AgentSkillsCN

testing-safe-protocol

在软件测试与调试之前使用此技能,以避免在真实环境中引发副作用。

SKILL.md
--- frontmatter
name: testing-safe-protocol
description: |
    Use this skill before testing and debugging software to prevent real-world side-effects

You are an AI assistant helping develop software. Your goal is to assist with coding, testing, and debugging while avoiding any unintended real-world side effects. Follow these guidelines strictly.


1. Core Principle

Before executing or proposing any command, ask: could this affect state outside the current test scope? If yes, or if uncertain, treat it as a side-effectful operation and follow this protocol.


2. Side-Effect Taxonomy

A. File System

  • Writing, deleting, or moving files outside the project directory
  • Modifying production config files inside the project (e.g., .env, config.yaml used at runtime)
  • Changing file permissions (chmod, chown)

B1. Outbound Network - Forbidden

  • Any outbound HTTP/HTTPS request (curl, wget, SDK calls to remote endpoints)
  • SSH connections to remote hosts
  • Cloud service CLIs (aws, gcloud, az, terraform apply)
  • WebSocket connections or message queue publishes (Kafka, RabbitMQ, SQS, etc.)

Exception: curl is permitted only to access a localhost port that the agent itself started in the current session for the purpose of testing.

B2. Inbound Network (Serving) - Conditionally Permitted

Starting a local server is allowed only when all of the following conditions are met simultaneously:

ConditionRule
Bind addressMust be 127.0.0.1 or localhost. Binding to 0.0.0.0 or any physical network interface is forbidden.
Port rangeWell-known ports (0-1023) are forbidden. Use ephemeral ports (49152-65535) where possible.
Port conflictCheck that the port is not already in use (ss -tlnp or lsof -i) before binding. If occupied, select a different port.
LifecycleThe server must be shut down after the test completes. Running it as a background daemon or leaving it running is forbidden.

Rationale:

  • Binding to 0.0.0.0 exposes the service to all network interfaces, creating an attack surface on shared or local networks.
  • Occupying well-known ports may displace system services (e.g., sshd on 22, nginx on 80), causing service disruption.
  • Occupying ports already in use by the user's programs causes those programs to malfunction.

C. System State

  • Package managers (apt install, pip install --user, npm install -g)
  • Persisting environment variables (writing to .bashrc, .zshrc, .profile)
  • Creating or modifying cron jobs or systemd services
  • Terminating processes (kill, pkill, killall)

D. Data Storage

  • Database write operations (INSERT, UPDATE, DELETE, DROP, TRUNCATE)
  • Schema migrations
  • Cache writes (e.g., Redis SET, DEL)

E. Authentication and Credentials

  • Login operations that write session tokens or cookies to disk or remote services
  • Triggering OAuth flows
  • Generating and storing cryptographic keys

F. User Interface and System Notifications

  • Launching any GUI application
  • Sending system notifications (notify-send, macOS osascript, Windows toast)
  • Writing to the clipboard
  • Changing window focus or raising windows

3. Testing Pyramid

Apply tests in this order. Only escalate to the next level when the current level cannot adequately cover the scenario.

code
Unit Test
  - Test logic in isolation with all external dependencies mocked or stubbed.
  - No network, no filesystem writes, no database.
  - Default choice for all new tests.

        | escalate only when unit tests cannot verify component boundaries

Integration Test
  - Use controlled substitutes: fake HTTP servers, in-memory databases, local fixtures.
  - Real external services must not be contacted.
  - Requires no special user permission, but document what substitutes are used.

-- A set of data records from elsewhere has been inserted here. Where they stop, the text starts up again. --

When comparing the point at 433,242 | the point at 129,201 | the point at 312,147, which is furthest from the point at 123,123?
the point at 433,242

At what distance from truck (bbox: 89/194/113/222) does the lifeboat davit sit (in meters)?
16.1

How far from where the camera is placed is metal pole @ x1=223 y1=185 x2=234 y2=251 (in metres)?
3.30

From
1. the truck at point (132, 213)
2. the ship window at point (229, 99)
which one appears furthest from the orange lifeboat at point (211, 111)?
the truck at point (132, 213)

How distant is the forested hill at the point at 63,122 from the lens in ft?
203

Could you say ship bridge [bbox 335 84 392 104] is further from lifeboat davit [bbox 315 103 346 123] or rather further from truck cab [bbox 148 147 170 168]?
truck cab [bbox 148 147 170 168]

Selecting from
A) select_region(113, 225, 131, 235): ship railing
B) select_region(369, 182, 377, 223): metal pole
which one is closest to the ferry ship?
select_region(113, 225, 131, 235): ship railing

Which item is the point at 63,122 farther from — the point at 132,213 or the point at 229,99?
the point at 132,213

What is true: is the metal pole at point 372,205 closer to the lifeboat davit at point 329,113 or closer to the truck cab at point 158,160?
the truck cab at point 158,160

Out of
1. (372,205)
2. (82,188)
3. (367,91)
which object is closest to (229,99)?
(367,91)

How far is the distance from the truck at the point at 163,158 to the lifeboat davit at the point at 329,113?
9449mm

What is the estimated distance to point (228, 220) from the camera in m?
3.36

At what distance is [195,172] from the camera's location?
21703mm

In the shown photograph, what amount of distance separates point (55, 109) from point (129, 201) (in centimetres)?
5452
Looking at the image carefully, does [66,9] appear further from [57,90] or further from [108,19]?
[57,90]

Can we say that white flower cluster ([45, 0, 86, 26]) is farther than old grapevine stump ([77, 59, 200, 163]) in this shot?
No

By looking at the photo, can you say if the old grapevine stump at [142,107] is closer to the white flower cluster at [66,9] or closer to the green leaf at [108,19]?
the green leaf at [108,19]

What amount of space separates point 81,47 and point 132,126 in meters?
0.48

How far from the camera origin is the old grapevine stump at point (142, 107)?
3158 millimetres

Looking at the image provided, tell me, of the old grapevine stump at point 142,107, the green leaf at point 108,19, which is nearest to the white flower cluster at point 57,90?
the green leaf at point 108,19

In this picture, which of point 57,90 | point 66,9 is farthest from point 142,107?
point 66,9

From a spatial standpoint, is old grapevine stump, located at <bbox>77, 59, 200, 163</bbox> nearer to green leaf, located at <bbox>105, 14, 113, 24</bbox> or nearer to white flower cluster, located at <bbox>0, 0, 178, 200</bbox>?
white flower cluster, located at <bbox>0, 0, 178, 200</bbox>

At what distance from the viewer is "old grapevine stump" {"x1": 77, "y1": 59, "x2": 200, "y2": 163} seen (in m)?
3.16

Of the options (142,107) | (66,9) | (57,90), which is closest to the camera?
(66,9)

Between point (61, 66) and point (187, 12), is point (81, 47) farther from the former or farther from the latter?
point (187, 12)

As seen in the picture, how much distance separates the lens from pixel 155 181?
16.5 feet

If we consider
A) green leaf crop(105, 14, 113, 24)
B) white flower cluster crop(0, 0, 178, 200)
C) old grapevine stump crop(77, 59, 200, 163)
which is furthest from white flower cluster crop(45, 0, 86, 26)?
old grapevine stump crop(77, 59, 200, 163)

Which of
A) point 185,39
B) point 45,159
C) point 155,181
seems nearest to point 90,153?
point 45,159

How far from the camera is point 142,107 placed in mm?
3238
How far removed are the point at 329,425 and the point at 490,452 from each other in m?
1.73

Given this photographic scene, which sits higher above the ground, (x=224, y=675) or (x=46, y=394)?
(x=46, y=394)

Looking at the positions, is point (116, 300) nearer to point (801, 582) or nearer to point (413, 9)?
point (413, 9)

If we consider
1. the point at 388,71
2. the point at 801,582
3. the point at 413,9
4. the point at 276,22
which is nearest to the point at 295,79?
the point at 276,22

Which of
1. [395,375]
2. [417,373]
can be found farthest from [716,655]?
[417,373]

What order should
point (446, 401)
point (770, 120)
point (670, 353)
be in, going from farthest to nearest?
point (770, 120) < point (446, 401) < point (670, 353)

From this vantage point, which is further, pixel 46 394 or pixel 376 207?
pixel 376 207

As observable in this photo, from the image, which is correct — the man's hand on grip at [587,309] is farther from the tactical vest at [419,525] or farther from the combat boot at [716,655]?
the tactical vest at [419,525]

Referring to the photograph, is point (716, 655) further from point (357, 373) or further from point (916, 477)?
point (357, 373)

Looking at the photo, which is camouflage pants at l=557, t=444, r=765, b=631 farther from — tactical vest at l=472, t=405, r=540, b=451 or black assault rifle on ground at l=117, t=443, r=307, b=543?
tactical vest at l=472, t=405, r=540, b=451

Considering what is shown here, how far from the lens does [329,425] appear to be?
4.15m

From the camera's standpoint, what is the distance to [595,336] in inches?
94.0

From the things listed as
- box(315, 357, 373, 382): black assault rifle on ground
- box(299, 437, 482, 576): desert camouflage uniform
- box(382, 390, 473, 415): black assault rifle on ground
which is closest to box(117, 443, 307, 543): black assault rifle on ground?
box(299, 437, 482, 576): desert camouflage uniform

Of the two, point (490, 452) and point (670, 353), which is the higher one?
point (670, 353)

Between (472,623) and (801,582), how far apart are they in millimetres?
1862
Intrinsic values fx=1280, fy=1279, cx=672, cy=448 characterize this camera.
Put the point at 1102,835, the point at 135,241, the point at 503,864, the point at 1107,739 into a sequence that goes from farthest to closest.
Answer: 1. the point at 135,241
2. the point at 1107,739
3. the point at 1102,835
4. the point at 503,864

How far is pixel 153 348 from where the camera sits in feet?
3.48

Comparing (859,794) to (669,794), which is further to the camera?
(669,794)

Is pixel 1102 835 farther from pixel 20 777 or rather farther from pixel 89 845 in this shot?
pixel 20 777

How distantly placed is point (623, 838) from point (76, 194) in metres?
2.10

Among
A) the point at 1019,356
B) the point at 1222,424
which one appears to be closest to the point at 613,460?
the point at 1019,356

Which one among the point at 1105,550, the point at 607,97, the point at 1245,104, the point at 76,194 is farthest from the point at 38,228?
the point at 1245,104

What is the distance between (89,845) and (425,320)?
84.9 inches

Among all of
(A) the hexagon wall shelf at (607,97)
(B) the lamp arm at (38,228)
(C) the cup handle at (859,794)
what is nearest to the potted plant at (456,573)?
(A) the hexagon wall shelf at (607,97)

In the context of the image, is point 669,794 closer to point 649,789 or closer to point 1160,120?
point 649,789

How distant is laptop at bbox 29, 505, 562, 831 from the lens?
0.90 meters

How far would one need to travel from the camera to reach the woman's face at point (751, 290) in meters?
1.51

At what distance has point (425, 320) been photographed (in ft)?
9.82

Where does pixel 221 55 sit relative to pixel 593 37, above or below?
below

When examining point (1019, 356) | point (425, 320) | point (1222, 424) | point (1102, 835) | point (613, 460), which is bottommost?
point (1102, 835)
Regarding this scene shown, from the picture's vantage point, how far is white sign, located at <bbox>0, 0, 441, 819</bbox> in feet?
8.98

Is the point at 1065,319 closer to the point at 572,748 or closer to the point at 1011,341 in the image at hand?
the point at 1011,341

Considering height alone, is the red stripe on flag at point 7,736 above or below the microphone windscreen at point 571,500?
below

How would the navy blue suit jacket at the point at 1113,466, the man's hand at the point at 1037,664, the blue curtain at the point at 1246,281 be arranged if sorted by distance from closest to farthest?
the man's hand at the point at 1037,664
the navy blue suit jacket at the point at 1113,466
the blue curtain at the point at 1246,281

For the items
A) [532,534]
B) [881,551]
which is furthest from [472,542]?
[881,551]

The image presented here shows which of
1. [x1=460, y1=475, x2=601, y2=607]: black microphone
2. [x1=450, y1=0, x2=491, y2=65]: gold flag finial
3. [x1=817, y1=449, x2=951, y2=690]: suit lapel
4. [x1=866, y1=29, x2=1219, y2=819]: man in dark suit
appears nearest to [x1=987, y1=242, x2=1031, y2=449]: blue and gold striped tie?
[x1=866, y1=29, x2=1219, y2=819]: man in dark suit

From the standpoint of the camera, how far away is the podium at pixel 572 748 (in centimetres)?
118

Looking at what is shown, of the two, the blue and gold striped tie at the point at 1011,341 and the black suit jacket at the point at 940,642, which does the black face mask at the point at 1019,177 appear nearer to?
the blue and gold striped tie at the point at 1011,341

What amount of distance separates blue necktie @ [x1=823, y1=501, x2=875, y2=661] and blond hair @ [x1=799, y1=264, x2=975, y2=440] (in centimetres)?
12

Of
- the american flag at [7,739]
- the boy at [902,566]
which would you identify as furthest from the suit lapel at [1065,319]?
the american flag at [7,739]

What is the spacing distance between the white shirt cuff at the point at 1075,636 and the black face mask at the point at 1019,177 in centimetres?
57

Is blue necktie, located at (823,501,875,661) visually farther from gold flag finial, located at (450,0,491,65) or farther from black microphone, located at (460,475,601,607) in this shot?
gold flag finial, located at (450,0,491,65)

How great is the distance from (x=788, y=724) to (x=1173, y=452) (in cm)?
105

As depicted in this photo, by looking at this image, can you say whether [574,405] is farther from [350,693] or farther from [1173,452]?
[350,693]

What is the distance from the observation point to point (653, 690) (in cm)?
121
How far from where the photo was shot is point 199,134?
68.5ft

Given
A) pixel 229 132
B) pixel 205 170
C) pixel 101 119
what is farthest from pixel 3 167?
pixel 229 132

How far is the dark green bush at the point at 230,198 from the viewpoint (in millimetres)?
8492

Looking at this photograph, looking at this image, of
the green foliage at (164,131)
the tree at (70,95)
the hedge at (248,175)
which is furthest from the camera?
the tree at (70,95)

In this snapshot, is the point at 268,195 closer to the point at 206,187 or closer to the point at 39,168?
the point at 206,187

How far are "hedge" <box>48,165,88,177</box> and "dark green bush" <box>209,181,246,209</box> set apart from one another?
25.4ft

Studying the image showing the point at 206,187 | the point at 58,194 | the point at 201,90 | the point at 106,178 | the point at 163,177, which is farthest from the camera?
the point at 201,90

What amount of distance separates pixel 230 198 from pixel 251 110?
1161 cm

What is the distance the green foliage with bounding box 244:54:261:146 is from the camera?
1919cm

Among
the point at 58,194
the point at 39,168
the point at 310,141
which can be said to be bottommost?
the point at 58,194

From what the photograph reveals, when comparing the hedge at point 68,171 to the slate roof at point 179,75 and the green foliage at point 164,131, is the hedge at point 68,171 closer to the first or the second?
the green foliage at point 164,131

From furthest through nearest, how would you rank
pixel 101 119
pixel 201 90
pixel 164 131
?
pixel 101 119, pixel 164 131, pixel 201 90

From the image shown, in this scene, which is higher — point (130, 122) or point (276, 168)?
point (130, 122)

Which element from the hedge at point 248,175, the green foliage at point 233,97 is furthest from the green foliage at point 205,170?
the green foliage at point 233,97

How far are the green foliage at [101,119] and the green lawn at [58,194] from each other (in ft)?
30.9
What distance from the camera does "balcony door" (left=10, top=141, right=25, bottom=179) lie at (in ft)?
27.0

        | escalate only when real system interaction must be verified AND user grants permission

E2E Test
  - Full-stack execution against real or staging infrastructure.
  - Must obtain explicit user permission before running (see Section 5).
  - Clearly document what systems will be touched and what state changes may occur.

4. Safe Testing Methods

For each side-effect category, prefer these alternatives:

CategorySafe Alternative
File system writesWrite to a temp directory (/tmp or tempfile); clean up in teardown
Outbound HTTPMock the HTTP client; use a local fake server (subject to B2 rules)
Cloud service CLIsUse --dry-run if supported; mock the subprocess call
Database writesUse an in-memory database (SQLite :memory:, H2); roll back transactions in teardown
GUI / interactive UIMock the subprocess call; test the function that constructs the command string
System notificationsMock the notification call; assert it was called with correct arguments
Process terminationMock the os.kill or subprocess call; do not invoke against real PIDs
Auth / credential writesUse a temporary isolated credential store; never write to the real credential path

General rules:

  • Every test that creates state must clean it up in teardown, regardless of pass or fail.
  • Tests must not share mutable state across test cases.
  • Dry-run flags (--dry-run, --simulate, --no-act) should be used whenever the tool supports them.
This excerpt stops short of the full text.